Google's 'co-scientist' AI tool: A collaborator, or Reviewer #2?
Last week, Google announced an AI "co-scientist" with training inspired by the scientific method that's supposed to be able to help researchers surface new hypotheses. The system is more than just a regurgitative LLM, with several AI "agent" systems embedded within it to allow it to "reason."
However, when I think back to the multi-dimensional streams of information I had to sort through in my PhD to come up with hypotheses for what was going on with my samples, I remain skeptical that an AI would be able to pull that together in a meaningful way. As I understand it from the co-scientist paper, Google's tool is limited to evaluating text and not raw data, more like getting a peer review back than sitting down with a colleague.
Are you part of Google's Trusted Tester Program? Have you used the tool? Let me know about your experience: aiprognosis@statnews.com
A STAT exclusive: Elicit raises $22M for an AI research tool for scientists
Relatedly, AI research startup Elicit has raised a $22 million series A at a $100 million valuation for its AI research tool specifically designed for researchers, in addition to its $9 million in seed funding. Company executives told me that Elicit already has grown to 500,000 monthly users through word of mouth. Those include research teams at the NIH, NHS, and major pharma companies, which they couldn't name publicly.
The Elicit tool summarizes scientific literature and provides quotations from the sources it cites. The company has a free tier as well as individual and team subscriptions. Its ambitions are a little more down-to-earth than the Google's or OpenAI's tools for researchers.
How is Elicit different from competing deep research AI tools? Tools like OpenAI's and Perplexity's are trained using reinforcement learning, said Elicit co-founder and chief operating officer Jungwon Byun, where a human rates the model's output and that rating is used as feedback for further training.
The problem with that approach "is that they are basically saying, 'Hey, powerful AI system, here is a reward metric, a feedback signal. Do whatever it takes to make this number go up or down and use whatever techniques you want to get there,'" said Byun. "We think this is going to get riskier and riskier for really high-stakes research and reasoning, because already what happens is you start to see that the models do things that don't make sense," such as switching between languages and code, which makes it hard for humans to trace the AI's logic, she said.
How was Elicit designed? Byun said it's designed with research in mind, asking how humans put together meta-analyses and systematic literature reviews, and automating those processes with AI.
How does Elicit deal with the fact that lots of scientific research is paywalled? Users can add papers from their library to Elicit's tool, and the company is looking into ways to leverage researchers' subscriptions to journals. But right now, the tool operates off of open access papers and abstracts.
"You still have to figure out which paywalled papers are you going to pay for and read, and the ability to go through hundreds or thousands of them is still going to save you a lot of time," said Byun. "I think there's a lot more to be done before these tools can really lead to incredible breakthroughs. But I think right now they're already saving people a lot of time and are probably superhuman in being able to summarize all the relevant literature, to figure out what's most worth digging into more."
A 'ChatGPT for medicine' unicorn
Last week, AI medical information startup OpenEvidence announced a $75 million investment from Sequoia Capital that valued the company at $1 billion. If you're not familiar, OpenEvidence is like an AI-powered UpToDate (alternatively, a ChatGPT for medicine) that summarizes clinical evidence for health care providers. It recently announced a partnership with the New England Journal of Medicine's publisher that allows it to pull from all of the NEJM family content from 1990 forward.

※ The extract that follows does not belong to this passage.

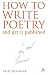 Books : How to Write Poetry: And Get it Published: And Get It Published (Continuum Collection)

Is the $1 billion valuation realistic, especially for a tool that's free for health care professionals? Of course, UpToDate leader Peter Bonis thinks "that there is a bit of a hype cycle going on, at least for the valuations just across the [AI] sector," though he wouldn't comment on OpenEvidence specifically.
UpToDate last week announced an integration with health care AI assistant Corti, which is similar to a partnership the company announced with Abridge last fall. Though UpToDate's content is still written by humans, getting that information pulled in to AI-generated clinical note platforms helps clinicians make better decisions, Bonis told me. Eventually, the company hopes that this information can even surface in the middle of a visit where an AI scribe is being used.